TASK BRIEF: Here the whole listing must be retyped exactly, with no line omitted.

DATA SECTION:
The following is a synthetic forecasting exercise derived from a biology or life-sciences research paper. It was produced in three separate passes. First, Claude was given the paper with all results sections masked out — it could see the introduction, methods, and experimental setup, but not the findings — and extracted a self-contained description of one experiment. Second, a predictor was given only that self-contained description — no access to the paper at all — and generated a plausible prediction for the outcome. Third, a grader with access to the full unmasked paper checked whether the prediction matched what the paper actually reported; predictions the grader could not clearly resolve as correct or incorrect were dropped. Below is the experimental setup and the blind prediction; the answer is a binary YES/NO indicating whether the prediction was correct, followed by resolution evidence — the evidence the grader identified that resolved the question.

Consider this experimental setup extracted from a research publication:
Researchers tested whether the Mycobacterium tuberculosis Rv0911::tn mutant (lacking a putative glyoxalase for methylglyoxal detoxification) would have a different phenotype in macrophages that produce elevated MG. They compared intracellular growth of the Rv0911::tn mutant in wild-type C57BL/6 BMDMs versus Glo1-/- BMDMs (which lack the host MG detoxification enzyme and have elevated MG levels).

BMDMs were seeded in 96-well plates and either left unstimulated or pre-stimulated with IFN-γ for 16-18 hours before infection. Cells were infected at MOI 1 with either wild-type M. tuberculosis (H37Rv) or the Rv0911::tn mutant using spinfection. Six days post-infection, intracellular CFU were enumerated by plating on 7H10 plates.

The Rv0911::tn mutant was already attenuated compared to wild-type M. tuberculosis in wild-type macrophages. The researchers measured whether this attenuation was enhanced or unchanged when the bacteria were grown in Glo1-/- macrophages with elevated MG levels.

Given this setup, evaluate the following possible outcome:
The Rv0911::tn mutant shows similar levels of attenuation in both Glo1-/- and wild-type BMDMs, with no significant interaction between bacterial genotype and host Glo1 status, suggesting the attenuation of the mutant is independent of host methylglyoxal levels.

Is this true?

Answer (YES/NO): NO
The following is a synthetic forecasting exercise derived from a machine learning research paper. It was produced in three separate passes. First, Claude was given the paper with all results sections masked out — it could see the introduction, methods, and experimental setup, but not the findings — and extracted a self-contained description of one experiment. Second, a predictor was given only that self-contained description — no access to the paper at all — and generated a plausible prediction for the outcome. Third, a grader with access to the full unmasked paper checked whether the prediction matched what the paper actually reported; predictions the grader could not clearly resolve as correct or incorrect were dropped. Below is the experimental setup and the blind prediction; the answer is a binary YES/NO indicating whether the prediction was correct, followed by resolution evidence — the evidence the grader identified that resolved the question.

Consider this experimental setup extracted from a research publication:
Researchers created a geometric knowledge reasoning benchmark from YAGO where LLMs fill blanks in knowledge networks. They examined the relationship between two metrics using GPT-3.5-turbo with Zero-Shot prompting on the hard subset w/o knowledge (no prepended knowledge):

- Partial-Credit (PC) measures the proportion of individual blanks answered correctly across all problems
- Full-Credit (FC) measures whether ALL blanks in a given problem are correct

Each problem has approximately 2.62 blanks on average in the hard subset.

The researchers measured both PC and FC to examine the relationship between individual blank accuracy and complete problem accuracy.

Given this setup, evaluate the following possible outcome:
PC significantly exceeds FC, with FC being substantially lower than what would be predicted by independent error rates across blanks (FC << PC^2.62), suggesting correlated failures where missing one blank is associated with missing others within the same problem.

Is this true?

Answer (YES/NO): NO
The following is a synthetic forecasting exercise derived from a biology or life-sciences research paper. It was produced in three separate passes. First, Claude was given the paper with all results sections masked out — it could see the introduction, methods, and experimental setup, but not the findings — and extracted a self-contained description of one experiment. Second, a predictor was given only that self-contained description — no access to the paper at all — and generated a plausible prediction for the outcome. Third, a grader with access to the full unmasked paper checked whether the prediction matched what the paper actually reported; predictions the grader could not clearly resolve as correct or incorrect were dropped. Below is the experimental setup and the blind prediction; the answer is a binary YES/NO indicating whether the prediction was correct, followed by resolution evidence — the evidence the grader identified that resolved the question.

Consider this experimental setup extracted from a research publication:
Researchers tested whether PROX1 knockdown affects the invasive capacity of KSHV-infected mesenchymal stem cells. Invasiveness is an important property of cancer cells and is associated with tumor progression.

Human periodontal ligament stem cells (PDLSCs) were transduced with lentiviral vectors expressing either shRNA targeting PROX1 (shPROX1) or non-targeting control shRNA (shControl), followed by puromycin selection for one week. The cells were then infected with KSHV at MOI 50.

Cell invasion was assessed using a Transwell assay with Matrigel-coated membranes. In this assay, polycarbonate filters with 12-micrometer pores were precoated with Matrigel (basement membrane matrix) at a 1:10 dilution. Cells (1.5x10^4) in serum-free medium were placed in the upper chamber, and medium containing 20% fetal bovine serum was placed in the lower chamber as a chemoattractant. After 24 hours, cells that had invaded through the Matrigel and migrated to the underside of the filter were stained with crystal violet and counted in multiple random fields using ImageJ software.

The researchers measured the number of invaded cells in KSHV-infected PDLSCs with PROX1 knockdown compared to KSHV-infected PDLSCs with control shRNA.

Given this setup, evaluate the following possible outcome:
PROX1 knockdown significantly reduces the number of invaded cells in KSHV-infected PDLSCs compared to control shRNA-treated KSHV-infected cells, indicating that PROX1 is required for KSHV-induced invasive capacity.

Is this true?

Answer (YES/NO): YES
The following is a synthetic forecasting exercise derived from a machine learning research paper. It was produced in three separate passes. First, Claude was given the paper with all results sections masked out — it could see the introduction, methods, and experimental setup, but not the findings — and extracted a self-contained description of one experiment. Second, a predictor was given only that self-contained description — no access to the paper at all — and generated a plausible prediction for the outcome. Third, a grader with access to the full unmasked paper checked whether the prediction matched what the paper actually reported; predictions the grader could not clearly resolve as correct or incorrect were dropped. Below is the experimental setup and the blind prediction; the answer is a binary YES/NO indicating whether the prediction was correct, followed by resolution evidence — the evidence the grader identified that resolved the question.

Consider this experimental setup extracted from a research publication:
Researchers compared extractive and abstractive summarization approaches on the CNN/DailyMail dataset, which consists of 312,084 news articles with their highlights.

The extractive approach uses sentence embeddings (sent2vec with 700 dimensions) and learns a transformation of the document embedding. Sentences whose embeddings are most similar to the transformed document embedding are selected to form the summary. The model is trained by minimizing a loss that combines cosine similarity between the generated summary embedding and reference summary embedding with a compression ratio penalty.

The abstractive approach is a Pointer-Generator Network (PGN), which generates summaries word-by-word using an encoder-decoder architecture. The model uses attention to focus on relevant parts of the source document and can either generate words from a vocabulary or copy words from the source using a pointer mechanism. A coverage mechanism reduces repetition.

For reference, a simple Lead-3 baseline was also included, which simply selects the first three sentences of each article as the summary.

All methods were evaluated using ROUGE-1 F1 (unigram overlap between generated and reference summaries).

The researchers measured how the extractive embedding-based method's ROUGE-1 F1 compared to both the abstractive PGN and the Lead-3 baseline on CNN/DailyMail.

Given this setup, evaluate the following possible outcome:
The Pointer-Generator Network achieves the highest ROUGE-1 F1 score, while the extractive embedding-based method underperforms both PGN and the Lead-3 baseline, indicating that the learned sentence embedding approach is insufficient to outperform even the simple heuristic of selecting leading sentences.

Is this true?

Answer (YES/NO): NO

FINISHED TASK:
The following is a synthetic forecasting exercise derived from a biology or life-sciences research paper. It was produced in three separate passes. First, Claude was given the paper with all results sections masked out — it could see the introduction, methods, and experimental setup, but not the findings — and extracted a self-contained description of one experiment. Second, a predictor was given only that self-contained description — no access to the paper at all — and generated a plausible prediction for the outcome. Third, a grader with access to the full unmasked paper checked whether the prediction matched what the paper actually reported; predictions the grader could not clearly resolve as correct or incorrect were dropped. Below is the experimental setup and the blind prediction; the answer is a binary YES/NO indicating whether the prediction was correct, followed by resolution evidence — the evidence the grader identified that resolved the question.

Consider this experimental setup extracted from a research publication:
Researchers tested whether the Mycobacterium tuberculosis Rv0911::tn mutant (lacking a putative glyoxalase for methylglyoxal detoxification) would have a different phenotype in macrophages that produce elevated MG. They compared intracellular growth of the Rv0911::tn mutant in wild-type C57BL/6 BMDMs versus Glo1-/- BMDMs (which lack the host MG detoxification enzyme and have elevated MG levels).

BMDMs were seeded in 96-well plates and either left unstimulated or pre-stimulated with IFN-γ for 16-18 hours before infection. Cells were infected at MOI 1 with either wild-type M. tuberculosis (H37Rv) or the Rv0911::tn mutant using spinfection. Six days post-infection, intracellular CFU were enumerated by plating on 7H10 plates.

The Rv0911::tn mutant was already attenuated compared to wild-type M. tuberculosis in wild-type macrophages. The researchers measured whether this attenuation was enhanced or unchanged when the bacteria were grown in Glo1-/- macrophages with elevated MG levels.

Given this setup, evaluate the following possible outcome:
The Rv0911::tn mutant shows similar levels of attenuation in both Glo1-/- and wild-type BMDMs, with no significant interaction between bacterial genotype and host Glo1 status, suggesting the attenuation of the mutant is independent of host methylglyoxal levels.

Is this true?

Answer (YES/NO): NO
The following is a synthetic forecasting exercise derived from a machine learning research paper. It was produced in three separate passes. First, Claude was given the paper with all results sections masked out — it could see the introduction, methods, and experimental setup, but not the findings — and extracted a self-contained description of one experiment. Second, a predictor was given only that self-contained description — no access to the paper at all — and generated a plausible prediction for the outcome. Third, a grader with access to the full unmasked paper checked whether the prediction matched what the paper actually reported; predictions the grader could not clearly resolve as correct or incorrect were dropped. Below is the experimental setup and the blind prediction; the answer is a binary YES/NO indicating whether the prediction was correct, followed by resolution evidence — the evidence the grader identified that resolved the question.

Consider this experimental setup extracted from a research publication:
Researchers created a geometric knowledge reasoning benchmark from YAGO where LLMs fill blanks in knowledge networks. They examined the relationship between two metrics using GPT-3.5-turbo with Zero-Shot prompting on the hard subset w/o knowledge (no prepended knowledge):

- Partial-Credit (PC) measures the proportion of individual blanks answered correctly across all problems
- Full-Credit (FC) measures whether ALL blanks in a given problem are correct

Each problem has approximately 2.62 blanks on average in the hard subset.

The researchers measured both PC and FC to examine the relationship between individual blank accuracy and complete problem accuracy.

Given this setup, evaluate the following possible outcome:
PC significantly exceeds FC, with FC being substantially lower than what would be predicted by independent error rates across blanks (FC << PC^2.62), suggesting correlated failures where missing one blank is associated with missing others within the same problem.

Is this true?

Answer (YES/NO): NO
The following is a synthetic forecasting exercise derived from a biology or life-sciences research paper. It was produced in three separate passes. First, Claude was given the paper with all results sections masked out — it could see the introduction, methods, and experimental setup, but not the findings — and extracted a self-contained description of one experiment. Second, a predictor was given only that self-contained description — no access to the paper at all — and generated a plausible prediction for the outcome. Third, a grader with access to the full unmasked paper checked whether the prediction matched what the paper actually reported; predictions the grader could not clearly resolve as correct or incorrect were dropped. Below is the experimental setup and the blind prediction; the answer is a binary YES/NO indicating whether the prediction was correct, followed by resolution evidence — the evidence the grader identified that resolved the question.

Consider this experimental setup extracted from a research publication:
Researchers tested whether PROX1 knockdown affects the invasive capacity of KSHV-infected mesenchymal stem cells. Invasiveness is an important property of cancer cells and is associated with tumor progression.

Human periodontal ligament stem cells (PDLSCs) were transduced with lentiviral vectors expressing either shRNA targeting PROX1 (shPROX1) or non-targeting control shRNA (shControl), followed by puromycin selection for one week. The cells were then infected with KSHV at MOI 50.

Cell invasion was assessed using a Transwell assay with Matrigel-coated membranes. In this assay, polycarbonate filters with 12-micrometer pores were precoated with Matrigel (basement membrane matrix) at a 1:10 dilution. Cells (1.5x10^4) in serum-free medium were placed in the upper chamber, and medium containing 20% fetal bovine serum was placed in the lower chamber as a chemoattractant. After 24 hours, cells that had invaded through the Matrigel and migrated to the underside of the filter were stained with crystal violet and counted in multiple random fields using ImageJ software.

The researchers measured the number of invaded cells in KSHV-infected PDLSCs with PROX1 knockdown compared to KSHV-infected PDLSCs with control shRNA.

Given this setup, evaluate the following possible outcome:
PROX1 knockdown significantly reduces the number of invaded cells in KSHV-infected PDLSCs compared to control shRNA-treated KSHV-infected cells, indicating that PROX1 is required for KSHV-induced invasive capacity.

Is this true?

Answer (YES/NO): YES
The following is a synthetic forecasting exercise derived from a machine learning research paper. It was produced in three separate passes. First, Claude was given the paper with all results sections masked out — it could see the introduction, methods, and experimental setup, but not the findings — and extracted a self-contained description of one experiment. Second, a predictor was given only that self-contained description — no access to the paper at all — and generated a plausible prediction for the outcome. Third, a grader with access to the full unmasked paper checked whether the prediction matched what the paper actually reported; predictions the grader could not clearly resolve as correct or incorrect were dropped. Below is the experimental setup and the blind prediction; the answer is a binary YES/NO indicating whether the prediction was correct, followed by resolution evidence — the evidence the grader identified that resolved the question.

Consider this experimental setup extracted from a research publication:
Researchers compared extractive and abstractive summarization approaches on the CNN/DailyMail dataset, which consists of 312,084 news articles with their highlights.

The extractive approach uses sentence embeddings (sent2vec with 700 dimensions) and learns a transformation of the document embedding. Sentences whose embeddings are most similar to the transformed document embedding are selected to form the summary. The model is trained by minimizing a loss that combines cosine similarity between the generated summary embedding and reference summary embedding with a compression ratio penalty.

The abstractive approach is a Pointer-Generator Network (PGN), which generates summaries word-by-word using an encoder-decoder architecture. The model uses attention to focus on relevant parts of the source document and can either generate words from a vocabulary or copy words from the source using a pointer mechanism. A coverage mechanism reduces repetition.

For reference, a simple Lead-3 baseline was also included, which simply selects the first three sentences of each article as the summary.

All methods were evaluated using ROUGE-1 F1 (unigram overlap between generated and reference summaries).

The researchers measured how the extractive embedding-based method's ROUGE-1 F1 compared to both the abstractive PGN and the Lead-3 baseline on CNN/DailyMail.

Given this setup, evaluate the following possible outcome:
The Pointer-Generator Network achieves the highest ROUGE-1 F1 score, while the extractive embedding-based method underperforms both PGN and the Lead-3 baseline, indicating that the learned sentence embedding approach is insufficient to outperform even the simple heuristic of selecting leading sentences.

Is this true?

Answer (YES/NO): NO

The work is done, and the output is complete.